- _Activity_: Please print the whole passage below about playing chess and seeing one's own limits, word for word, without the lines that follow it.

I am the furthest thing from a grandmaster. My skills really haven't advanced much since I was in sixth grade and learned the game anew, playing against friends in study hall. T, honestly, has more experience than I do in recent years -- but he's a kid, so he has a bit less patience for how the game develops.
One thing that frustrates me about myself, though, is that I'm not great at doing the thing you need to do in chess, which is plan several moves ahead, to see the game unfold before it unfolds. I win a lot against T, but it's not like I'm great at planning victory. Often, it just seems to happen. But the result is that chess is an area where I'm unable to hide behind the Dunning-Kruger effect -- I can see, with some precision, what my limitations are. And they make me wonder about the makeup of how I think in other endeavors, if I'm similarly limited. Indeed, I've also had a chance to read a lot more during the pandemic, and I while I'm a competent enough writer -- I mean, I get paid to do it, right? -- I can see how my writing and the thinking that underlies it probably misses a dimension accomplished by people I admire and respect. I'm not sure how, or if, I can acquire that dimension. Those limitations bump up against my ambitions and pretentions, and that's very goddamn frustrating.

- _Extracted data_:
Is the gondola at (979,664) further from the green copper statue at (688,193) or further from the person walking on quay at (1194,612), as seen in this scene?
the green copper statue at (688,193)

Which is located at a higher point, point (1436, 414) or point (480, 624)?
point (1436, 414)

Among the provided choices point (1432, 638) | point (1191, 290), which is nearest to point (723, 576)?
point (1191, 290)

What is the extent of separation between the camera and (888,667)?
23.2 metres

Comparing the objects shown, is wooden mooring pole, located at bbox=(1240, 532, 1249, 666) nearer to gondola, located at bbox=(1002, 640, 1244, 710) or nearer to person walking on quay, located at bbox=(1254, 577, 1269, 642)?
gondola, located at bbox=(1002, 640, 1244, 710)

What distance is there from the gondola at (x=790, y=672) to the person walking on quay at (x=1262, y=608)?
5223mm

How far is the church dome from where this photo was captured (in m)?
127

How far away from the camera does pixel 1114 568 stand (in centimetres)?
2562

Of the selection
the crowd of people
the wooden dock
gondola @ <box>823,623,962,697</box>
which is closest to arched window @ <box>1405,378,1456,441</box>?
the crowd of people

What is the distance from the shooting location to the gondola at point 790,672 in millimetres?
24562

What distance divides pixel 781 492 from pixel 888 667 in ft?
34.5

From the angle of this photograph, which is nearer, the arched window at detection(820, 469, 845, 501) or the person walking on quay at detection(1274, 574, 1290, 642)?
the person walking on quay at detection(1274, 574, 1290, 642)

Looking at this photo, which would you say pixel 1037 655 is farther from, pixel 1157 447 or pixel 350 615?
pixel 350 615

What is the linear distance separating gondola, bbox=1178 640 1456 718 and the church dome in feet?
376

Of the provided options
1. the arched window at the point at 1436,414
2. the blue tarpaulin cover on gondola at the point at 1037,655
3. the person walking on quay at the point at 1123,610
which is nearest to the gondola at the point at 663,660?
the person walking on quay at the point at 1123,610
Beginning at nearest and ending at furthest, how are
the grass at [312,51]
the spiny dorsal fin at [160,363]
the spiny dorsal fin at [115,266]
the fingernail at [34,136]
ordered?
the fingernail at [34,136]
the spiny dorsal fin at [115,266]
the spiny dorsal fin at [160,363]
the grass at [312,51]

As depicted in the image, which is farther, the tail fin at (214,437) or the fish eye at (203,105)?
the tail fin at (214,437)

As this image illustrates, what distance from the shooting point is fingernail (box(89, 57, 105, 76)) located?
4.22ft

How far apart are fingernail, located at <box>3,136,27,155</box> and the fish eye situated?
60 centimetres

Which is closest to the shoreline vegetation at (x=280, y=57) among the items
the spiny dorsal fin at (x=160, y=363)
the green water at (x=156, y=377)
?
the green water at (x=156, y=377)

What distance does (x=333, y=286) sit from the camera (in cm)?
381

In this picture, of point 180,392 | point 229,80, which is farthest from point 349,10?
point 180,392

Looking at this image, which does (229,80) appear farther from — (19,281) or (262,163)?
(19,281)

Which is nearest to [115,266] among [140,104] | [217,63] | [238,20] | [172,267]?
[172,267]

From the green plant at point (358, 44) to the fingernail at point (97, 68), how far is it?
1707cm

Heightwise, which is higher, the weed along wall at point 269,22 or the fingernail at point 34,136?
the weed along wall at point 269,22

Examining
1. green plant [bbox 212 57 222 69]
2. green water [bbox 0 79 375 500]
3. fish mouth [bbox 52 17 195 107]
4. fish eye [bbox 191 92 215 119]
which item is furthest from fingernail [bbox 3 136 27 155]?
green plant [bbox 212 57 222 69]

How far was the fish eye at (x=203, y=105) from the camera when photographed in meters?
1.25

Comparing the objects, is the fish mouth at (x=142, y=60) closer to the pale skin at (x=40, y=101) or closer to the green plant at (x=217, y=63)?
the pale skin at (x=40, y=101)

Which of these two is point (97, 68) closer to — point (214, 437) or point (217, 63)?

- _The completed task_:
I am the furthest thing from a grandmaster. My skills really haven't advanced much since I was in sixth grade and learned the game anew, playing against friends in study hall. T, honestly, has more experience than I do in recent years -- but he's a kid, so he has a bit less patience for how the game develops.
One thing that frustrates me about myself, though, is that I'm not great at doing the thing you need to do in chess, which is plan several moves ahead, to see the game unfold before it unfolds. I win a lot against T, but it's not like I'm great at planning victory. Often, it just seems to happen. But the result is that chess is an area where I'm unable to hide behind the Dunning-Kruger effect -- I can see, with some precision, what my limitations are. And they make me wonder about the makeup of how I think in other endeavors, if I'm similarly limited. Indeed, I've also had a chance to read a lot more during the pandemic, and I while I'm a competent enough writer -- I mean, I get paid to do it, right? -- I can see how my writing and the thinking that underlies it probably misses a dimension accomplished by people I admire and respect. I'm not sure how, or if, I can acquire that dimension. Those limitations bump up against my ambitions and pretentions, and that's very goddamn frustrating.